Opinion: Why I defend Muslims

“The support for criticizing a mosque is half a mile wide and an inch deep. And at the end of the process, the only people who will remember it are the people who feel threatened by this –not just Muslims, but Sikhs, Jews, Hindus, Buddhists and Mormons.” – Grover Norquist, conservative activist

A couple weeks ago, a non-Mormon friend from high school e-mailed me that quote and asked me, “In light of the Ground Zero mosque controversy, do you feel any particular solidarity with the other religions Norquist mentioned?”

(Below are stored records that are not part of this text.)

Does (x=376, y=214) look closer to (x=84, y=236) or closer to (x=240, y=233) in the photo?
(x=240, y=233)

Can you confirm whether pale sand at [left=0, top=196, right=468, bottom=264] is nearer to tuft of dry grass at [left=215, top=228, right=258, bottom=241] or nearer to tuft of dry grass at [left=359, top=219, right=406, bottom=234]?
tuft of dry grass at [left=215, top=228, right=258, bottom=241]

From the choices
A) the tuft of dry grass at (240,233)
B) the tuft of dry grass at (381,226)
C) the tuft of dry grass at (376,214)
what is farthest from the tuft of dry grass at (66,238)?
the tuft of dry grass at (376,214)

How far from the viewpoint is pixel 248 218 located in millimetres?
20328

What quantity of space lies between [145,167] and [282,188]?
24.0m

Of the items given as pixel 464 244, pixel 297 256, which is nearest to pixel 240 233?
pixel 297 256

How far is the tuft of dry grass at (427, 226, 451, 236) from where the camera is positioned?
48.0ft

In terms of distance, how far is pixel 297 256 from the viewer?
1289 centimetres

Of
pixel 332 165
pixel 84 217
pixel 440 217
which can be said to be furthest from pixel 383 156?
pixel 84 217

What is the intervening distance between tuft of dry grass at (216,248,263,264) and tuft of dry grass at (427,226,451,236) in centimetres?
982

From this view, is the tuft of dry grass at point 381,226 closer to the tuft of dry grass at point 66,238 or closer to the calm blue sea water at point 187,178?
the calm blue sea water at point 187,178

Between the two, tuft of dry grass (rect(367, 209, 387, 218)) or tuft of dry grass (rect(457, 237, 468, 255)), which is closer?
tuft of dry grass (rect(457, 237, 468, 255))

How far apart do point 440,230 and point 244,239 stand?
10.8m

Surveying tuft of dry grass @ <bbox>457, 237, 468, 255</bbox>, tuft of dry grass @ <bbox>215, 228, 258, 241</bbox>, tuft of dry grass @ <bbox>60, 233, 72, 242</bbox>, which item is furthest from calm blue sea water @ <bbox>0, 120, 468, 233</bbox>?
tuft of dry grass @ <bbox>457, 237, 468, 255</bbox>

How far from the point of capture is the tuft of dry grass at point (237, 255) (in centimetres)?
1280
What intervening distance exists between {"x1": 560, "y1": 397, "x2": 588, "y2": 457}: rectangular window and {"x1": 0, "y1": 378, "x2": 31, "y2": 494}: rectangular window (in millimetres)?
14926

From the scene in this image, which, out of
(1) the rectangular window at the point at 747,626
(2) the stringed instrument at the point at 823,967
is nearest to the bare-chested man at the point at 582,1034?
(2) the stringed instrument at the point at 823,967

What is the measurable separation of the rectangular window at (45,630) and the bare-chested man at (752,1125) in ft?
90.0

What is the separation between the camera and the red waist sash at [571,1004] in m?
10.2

I responded with a link to my column on the subject, and told him that I strongly supported the Muslims’ right to build their place of worship. But I didn’t really answer his question. The truth is, I didn’t feel especially unified with other minority religions that have traditionally been persecuted in the U.S.

That is, until last Sunday.

On an assignment for Newsweek, I attended the opening service for the “9/11 Christian Center” near Ground Zero in Manhattan. If you haven’t heard of this project, it is essentially meant to be a counterweight to the proposed Park51 Islamic cultural center. Founded by a Florida preacher who was inspired to “fight the lies of Islam,” the Christian center will hold services every Sunday in a Marriott ballroom in lower Manhattan until they can find more permanent facilities.